In a further critique of dismissing feminine floral ornament as merely decorative, Jeannie Thib’s wall relief, “Double” (2011), takes its motif from a historic tile pattern found in Barthète, France. Cut from thin plywood, panels composing the repeating pattern are hinged together, so that the relief transforms into a flexible, three-dimensional shape-changer that plays with unexpected shadows on the wall. While eschewing the doll image, “Double” exploits the cut/fold/play procedures of paper dolls to imagine structural flexibility based on decorative beauty.

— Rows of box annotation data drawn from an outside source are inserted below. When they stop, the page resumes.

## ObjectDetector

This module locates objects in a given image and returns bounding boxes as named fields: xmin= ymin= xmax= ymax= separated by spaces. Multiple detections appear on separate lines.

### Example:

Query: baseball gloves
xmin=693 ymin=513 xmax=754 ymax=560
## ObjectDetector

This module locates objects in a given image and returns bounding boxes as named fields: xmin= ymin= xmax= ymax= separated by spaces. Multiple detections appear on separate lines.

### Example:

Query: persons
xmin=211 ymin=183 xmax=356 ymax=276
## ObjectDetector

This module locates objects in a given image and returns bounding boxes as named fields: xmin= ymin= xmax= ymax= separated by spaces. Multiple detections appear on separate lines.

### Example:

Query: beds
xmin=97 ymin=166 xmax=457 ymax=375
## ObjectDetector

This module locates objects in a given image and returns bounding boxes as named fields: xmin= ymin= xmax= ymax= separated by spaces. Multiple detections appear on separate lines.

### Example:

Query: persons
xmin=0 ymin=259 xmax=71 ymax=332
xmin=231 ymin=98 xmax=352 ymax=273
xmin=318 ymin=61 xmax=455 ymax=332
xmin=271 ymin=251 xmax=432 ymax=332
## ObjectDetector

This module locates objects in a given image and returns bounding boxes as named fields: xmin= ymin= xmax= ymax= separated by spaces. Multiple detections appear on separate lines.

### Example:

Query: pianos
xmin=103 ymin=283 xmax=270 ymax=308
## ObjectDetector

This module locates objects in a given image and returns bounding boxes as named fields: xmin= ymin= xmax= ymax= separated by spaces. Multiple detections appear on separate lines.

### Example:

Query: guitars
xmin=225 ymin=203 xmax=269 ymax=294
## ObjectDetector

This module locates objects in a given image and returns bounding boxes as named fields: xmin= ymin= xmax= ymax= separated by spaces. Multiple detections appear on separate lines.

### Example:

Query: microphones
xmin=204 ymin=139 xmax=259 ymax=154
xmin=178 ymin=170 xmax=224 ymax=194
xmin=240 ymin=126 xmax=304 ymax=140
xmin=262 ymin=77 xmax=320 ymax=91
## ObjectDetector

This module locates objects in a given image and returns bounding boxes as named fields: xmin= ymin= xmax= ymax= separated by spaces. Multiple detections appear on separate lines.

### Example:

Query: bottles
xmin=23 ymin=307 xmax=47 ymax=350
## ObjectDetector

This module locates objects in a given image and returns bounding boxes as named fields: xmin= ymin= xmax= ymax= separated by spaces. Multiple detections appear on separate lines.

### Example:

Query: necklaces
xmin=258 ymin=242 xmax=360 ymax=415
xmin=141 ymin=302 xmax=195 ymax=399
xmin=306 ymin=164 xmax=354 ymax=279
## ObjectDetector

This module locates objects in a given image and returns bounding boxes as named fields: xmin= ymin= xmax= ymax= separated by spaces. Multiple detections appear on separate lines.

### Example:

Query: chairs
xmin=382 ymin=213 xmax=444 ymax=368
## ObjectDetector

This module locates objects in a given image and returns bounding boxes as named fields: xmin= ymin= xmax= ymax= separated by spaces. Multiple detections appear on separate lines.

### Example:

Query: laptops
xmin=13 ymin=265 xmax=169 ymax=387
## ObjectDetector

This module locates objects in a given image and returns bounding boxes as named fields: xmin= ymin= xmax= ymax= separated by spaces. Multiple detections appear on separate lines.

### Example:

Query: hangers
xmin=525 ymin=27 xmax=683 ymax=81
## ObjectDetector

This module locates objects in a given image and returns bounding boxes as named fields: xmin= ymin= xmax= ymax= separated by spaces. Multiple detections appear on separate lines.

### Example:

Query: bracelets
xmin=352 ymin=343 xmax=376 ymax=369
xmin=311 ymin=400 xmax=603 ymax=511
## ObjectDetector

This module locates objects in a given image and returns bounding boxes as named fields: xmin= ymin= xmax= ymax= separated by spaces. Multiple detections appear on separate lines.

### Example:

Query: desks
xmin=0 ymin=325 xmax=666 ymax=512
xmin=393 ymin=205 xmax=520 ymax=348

Anna Torma explores with delight the “back-story” of paper dolls in the most feminine medium of silk embroidery. Transforming embroidery into a drawing practice, she creates a sensuous garden driven by desire. The first large panel of “Vanitas I & II” (2011) overflows with fanciful paper doll-like clothes and posing models. Close inspection reveals small figures in the throes of lust, surrounded by swarms of tiny transforming creatures. The teeming fecundity is countered by the second panel, bearing a nearly life-sized embroidered figure of the flayed man of medical drawings, who re-figures the consequences of time passing that no art can arrest.

With “Revel” (2011), Ed Pien revels in the cut/fold/play of cut-outs in a large, spiral installation of clear mylar suspended from the ceiling, enriched by a projection of itself doubling its shadows on the wall. Viewers follow a path between barely visible mylar walls, populated by mysterious cut-out figures crouching among branches. At the centre of the maze is a random web of mylar line entangled with miniature houses, also cut and folded from clear mylar. Bricks remaining from the gallery’s construction anchor the web to the floor. The entire rear wall of the exhibition space is covered by a haunting video projected through the installation and its shadows. The video shows Pien’s female assistant playfully fastening the little houses in the web. The video of the installation shot through itself caught light refracted through the houses, so that some in the projection shimmer in delicate spectral colours.

It is pure magic and completes an argument made by the exhibition as a whole for the feminine cut/fold/play world of paper dolls and ornament as creative ground for re-thinking relationships among ourselves and with our built and natural environments.